#### WORK TO BE COMPLETED:
Recast every one of the records below as a numbered list, skipping blank lines and leaving out the picture markers.

[Short descriptive captions]
################
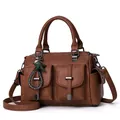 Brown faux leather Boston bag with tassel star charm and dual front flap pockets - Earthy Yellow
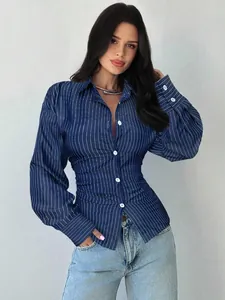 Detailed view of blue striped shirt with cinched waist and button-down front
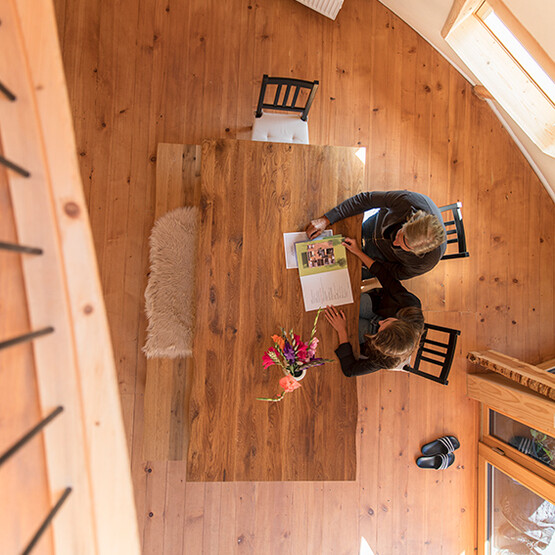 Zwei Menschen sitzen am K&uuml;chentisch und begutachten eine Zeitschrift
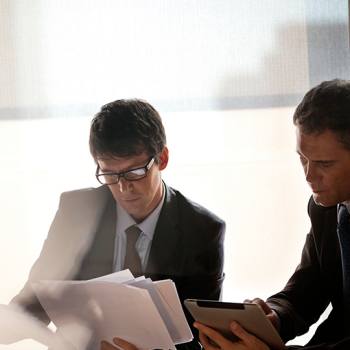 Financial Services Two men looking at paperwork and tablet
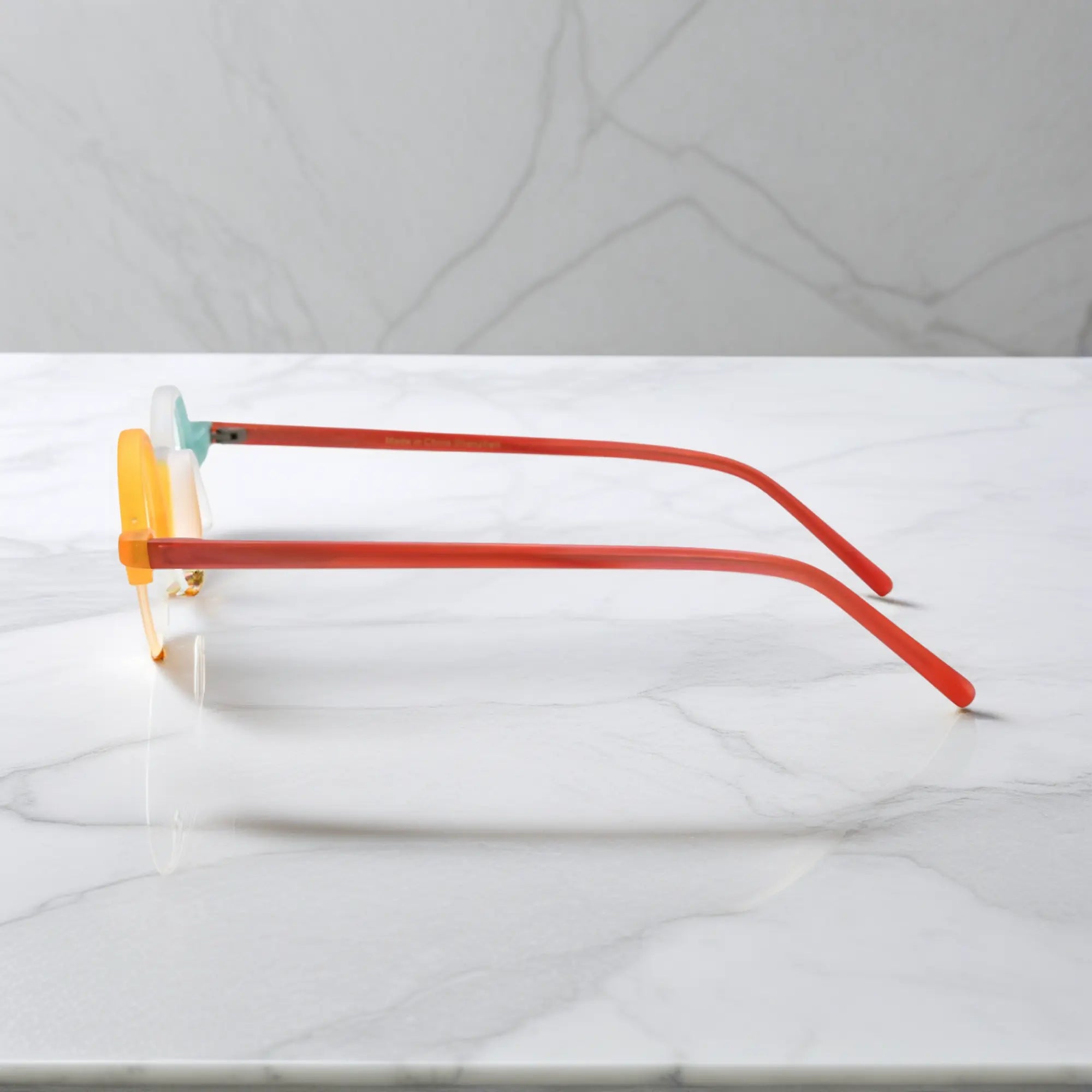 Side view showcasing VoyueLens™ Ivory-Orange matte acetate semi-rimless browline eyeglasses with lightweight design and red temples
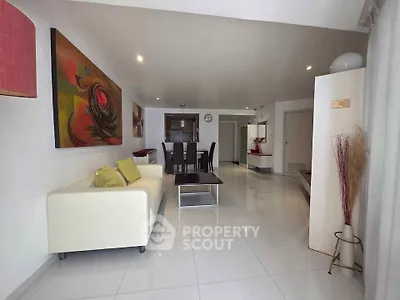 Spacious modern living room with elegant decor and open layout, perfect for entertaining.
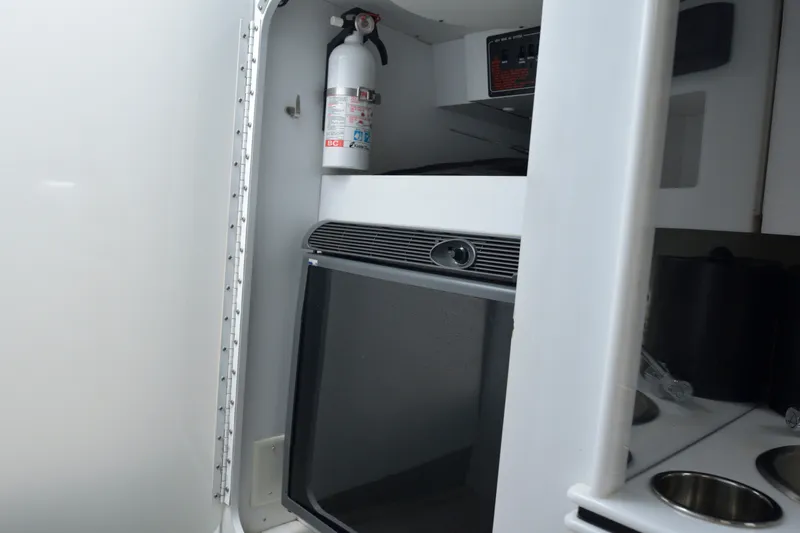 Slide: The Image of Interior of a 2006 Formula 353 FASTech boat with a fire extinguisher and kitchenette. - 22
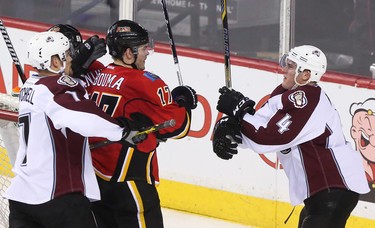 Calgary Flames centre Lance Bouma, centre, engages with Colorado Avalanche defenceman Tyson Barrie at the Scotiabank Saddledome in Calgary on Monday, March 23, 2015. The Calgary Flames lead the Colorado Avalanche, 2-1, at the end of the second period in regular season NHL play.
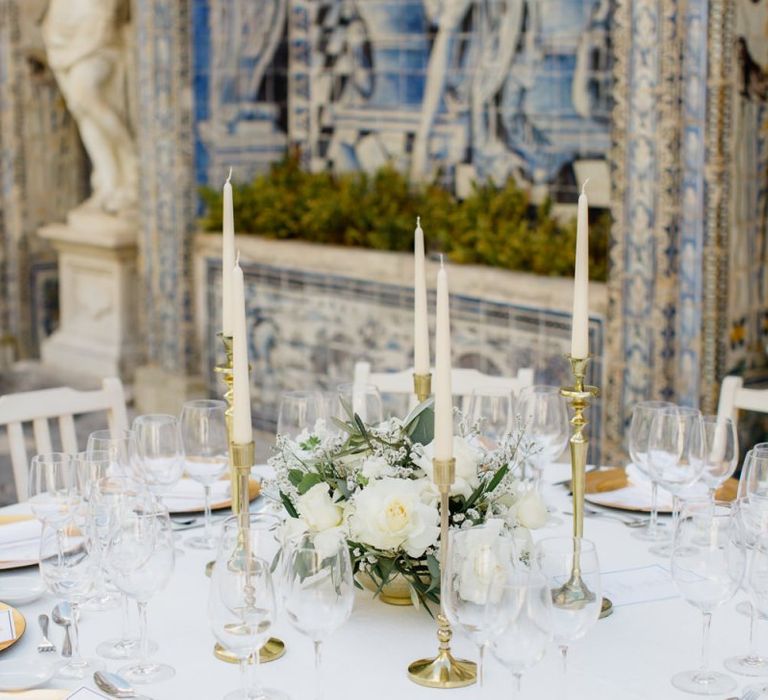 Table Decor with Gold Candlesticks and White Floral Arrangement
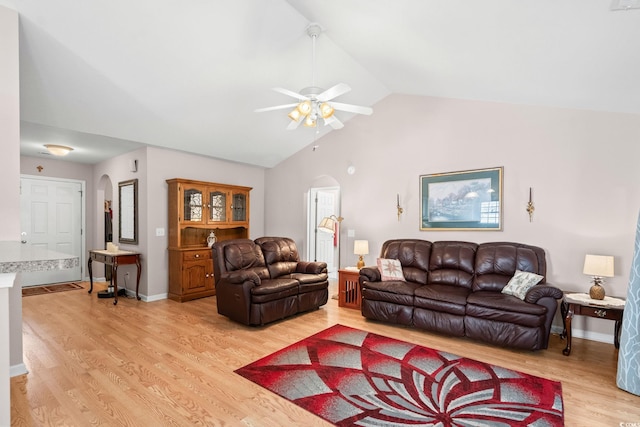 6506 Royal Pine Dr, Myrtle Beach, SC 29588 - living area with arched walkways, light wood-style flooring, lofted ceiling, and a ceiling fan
################
#### REPLY:
1.  Brown faux leather Boston bag with tassel star charm and dual front flap pockets - Earthy Yellow
2.  Detailed view of blue striped shirt with cinched waist and button-down front
3.  Zwei Menschen sitzen am K&uuml;chentisch und begutachten eine Zeitschrift
4.  Financial Services Two men looking at paperwork and tablet
5.  Side view showcasing VoyueLens™ Ivory-Orange matte acetate semi-rimless browline eyeglasses with lightweight design and red temples
6.  Spacious modern living room with elegant decor and open layout, perfect for entertaining.
7.  Slide: The Image of Interior of a 2006 Formula 353 FASTech boat with a fire extinguisher and kitchenette. - 22
8.  Calgary Flames centre Lance Bouma, centre, engages with Colorado Avalanche defenceman Tyson Barrie at the Scotiabank Saddledome in Calgary on Monday, March 23, 2015. The Calgary Flames lead the Colorado Avalanche, 2-1, at the end of the second period in regular season NHL play.
9.  Table Decor with Gold Candlesticks and White Floral Arrangement
10.  6506 Royal Pine Dr, Myrtle Beach, SC 29588 - living area with arched walkways, light wood-style flooring, lofted ceiling, and a ceiling fan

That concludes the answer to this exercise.